An increased concentration of Lp(a) is also associated with an increased number of specific subtypes of monocytes, in particular those with the pro-inflammatory role in the atherosclerosis process. In a cohort of 90 patients with stable coronary disease, Khrystiuk et al. showed that patients with increased Lp(a) values had a significantly higher proportion of IMs compared to patients with normal values (49). More importantly, the OxPLs/apoB ratio was increased in patients with increased Lp(a) values, underpinning the pro-inflammatory role of Lp(a). Additionally, in the group with increased Lp(a) values, the concentration of CRP and IL-6 was also higher. Similar to LDL cholesterol, oxidized form of Lp(a), i.e. OxLp(a) is considered to be even more atherogenic than its native form. Namely, OxLp(a) increases the synthesis of ROS through various signalling pathways and thus increases the permeability of ECs (50). In patients with type II diabetes, endothelial function was more impaired in those with elevated OxLp(a)/Lp(a) ratio (51). Not only functional but also morphological changes of the endothelium are associated with the concentration of OxLp(a) rather than with its native form, i.e. Lp(a) (52).

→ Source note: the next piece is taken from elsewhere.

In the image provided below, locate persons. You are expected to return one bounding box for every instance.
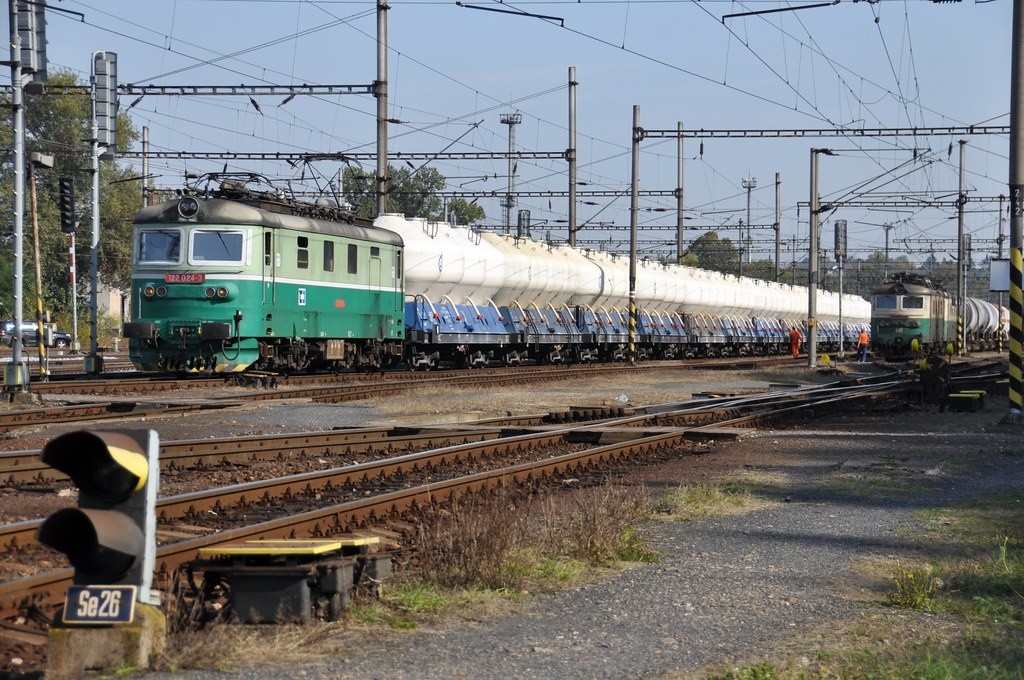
[856,329,869,363]
[788,326,802,359]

An increased concentration of Lp(a) does not show proatherogenic effects only on monocytes/macrophages, but also on ECs. These cells present the last barrier that monocytes/macrophages have to overcome to move into the subendothelial space. Lp(a) triggers pro-inflammatory response of ECs, which begin to release larger amounts of inflammatory cytokines, in particular IL-6 and IL-8. At the same time, the increased expression of the adhesion molecules such as ICAM-1, E-selectin and CCR2, strongly increases the transendothelial migration of monocytes (53). The apo(a) part, which also contains OxPLs, is responsible for these effects. The expression of the aforementioned cytokines and selectins increased in both, human umbilical vein ECs, as well as in coronary artery ECs under the influence of Lp(a) or apo(a) stimulation (54, 55). Moreover, the increased release of the adhesion molecules from ECs was shown to be dependent on the Lp(a) concentration and the exposure time (54, 55). Not only does the increased concentration of Lp(a) and in particular apo(a) trigger the expression of cytokines, selectins and ROS, it does cause changes in the cytoskeleton of the ECs as well. These changes lead to greater permeability of the ECs and thus facilitate the migration of the monocytes/macrophages into the subendothelial space (56). Apolipoprotein(a), through its strong lysine-binding site in KIV(10’), mediates the increased contraction of the ECs and permeability via a Rho/Rho kinase/MYPT1-dependent pathway (56).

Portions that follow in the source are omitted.